Reply with one number, the count of lines below that contain the string "Pants".

*** Record excerpts Section Begins ***

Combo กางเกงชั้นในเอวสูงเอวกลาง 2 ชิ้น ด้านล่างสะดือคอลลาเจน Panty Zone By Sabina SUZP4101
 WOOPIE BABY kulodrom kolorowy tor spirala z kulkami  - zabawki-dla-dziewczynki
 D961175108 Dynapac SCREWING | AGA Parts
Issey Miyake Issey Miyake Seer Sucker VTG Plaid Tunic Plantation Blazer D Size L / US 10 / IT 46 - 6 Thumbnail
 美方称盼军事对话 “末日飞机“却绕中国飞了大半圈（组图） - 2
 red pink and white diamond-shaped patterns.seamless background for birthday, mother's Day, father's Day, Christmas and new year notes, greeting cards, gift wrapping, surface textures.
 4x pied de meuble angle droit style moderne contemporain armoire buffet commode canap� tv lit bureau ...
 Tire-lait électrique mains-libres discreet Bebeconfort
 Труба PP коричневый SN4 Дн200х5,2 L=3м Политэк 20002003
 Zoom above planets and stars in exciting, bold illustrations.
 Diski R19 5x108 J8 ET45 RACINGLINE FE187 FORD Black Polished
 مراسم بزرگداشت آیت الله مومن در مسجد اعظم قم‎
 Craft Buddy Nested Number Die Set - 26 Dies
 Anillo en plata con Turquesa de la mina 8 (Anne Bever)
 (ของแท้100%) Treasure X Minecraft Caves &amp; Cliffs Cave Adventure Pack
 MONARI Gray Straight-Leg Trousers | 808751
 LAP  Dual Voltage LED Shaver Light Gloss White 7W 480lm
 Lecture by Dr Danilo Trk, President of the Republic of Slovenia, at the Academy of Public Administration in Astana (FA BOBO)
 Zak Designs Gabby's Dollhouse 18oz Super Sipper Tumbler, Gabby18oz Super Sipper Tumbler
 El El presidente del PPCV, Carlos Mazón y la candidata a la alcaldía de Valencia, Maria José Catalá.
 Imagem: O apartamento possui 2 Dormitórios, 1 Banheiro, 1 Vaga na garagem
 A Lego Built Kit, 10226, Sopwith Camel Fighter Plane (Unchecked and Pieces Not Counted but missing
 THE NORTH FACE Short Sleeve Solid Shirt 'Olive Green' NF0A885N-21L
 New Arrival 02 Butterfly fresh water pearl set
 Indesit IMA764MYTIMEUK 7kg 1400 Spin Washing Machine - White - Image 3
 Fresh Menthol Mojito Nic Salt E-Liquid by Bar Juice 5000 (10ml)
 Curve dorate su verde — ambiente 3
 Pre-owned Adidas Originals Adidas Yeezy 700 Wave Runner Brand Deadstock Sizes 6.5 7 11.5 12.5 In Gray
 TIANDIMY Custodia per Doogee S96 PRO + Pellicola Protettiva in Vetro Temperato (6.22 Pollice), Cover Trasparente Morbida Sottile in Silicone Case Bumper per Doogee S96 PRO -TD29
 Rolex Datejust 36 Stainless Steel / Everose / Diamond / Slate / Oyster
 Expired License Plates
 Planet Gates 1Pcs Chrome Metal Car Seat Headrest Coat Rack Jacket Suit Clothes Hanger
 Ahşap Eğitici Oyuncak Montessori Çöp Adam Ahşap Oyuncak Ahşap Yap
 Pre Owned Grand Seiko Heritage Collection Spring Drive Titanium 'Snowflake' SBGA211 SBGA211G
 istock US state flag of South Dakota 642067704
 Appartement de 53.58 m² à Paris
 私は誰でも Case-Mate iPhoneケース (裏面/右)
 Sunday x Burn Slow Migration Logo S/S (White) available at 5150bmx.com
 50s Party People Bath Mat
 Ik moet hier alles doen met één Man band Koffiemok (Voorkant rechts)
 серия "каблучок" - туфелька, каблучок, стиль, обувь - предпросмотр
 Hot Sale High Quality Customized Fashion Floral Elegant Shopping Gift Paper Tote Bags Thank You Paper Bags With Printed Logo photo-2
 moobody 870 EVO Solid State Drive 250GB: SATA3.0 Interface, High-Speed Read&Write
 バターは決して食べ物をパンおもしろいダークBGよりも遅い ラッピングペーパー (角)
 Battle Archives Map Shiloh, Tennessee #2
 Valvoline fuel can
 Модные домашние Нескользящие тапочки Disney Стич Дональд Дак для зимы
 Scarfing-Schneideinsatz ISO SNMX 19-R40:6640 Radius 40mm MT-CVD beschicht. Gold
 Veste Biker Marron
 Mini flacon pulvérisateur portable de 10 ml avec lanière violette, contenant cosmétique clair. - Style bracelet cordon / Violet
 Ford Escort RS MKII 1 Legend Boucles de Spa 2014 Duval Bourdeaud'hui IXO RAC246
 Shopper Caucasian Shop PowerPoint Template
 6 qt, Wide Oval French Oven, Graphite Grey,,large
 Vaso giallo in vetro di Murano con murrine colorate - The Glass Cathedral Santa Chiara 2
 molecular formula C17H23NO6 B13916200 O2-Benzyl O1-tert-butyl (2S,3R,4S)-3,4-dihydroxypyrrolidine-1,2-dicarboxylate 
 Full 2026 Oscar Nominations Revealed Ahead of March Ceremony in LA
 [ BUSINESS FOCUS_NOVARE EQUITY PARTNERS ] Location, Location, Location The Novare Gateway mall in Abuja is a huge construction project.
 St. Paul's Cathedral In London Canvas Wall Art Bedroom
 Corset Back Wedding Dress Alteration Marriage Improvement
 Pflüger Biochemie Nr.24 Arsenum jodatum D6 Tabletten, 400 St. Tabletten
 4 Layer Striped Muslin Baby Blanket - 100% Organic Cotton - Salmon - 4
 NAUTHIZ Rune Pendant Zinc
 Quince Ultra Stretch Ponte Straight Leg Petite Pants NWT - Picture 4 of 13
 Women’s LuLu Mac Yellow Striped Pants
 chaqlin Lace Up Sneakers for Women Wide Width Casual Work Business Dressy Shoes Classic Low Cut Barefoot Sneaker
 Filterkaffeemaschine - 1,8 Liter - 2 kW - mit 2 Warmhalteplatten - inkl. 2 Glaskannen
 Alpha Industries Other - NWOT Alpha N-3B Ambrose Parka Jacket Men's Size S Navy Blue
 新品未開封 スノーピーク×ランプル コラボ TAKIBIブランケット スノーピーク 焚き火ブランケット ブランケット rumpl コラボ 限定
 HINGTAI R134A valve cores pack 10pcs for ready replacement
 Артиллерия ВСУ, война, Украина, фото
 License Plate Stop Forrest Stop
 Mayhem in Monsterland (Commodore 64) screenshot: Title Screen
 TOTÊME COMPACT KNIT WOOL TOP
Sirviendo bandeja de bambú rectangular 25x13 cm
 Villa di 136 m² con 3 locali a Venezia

*** Record excerpts Section Ends ***

Written response
2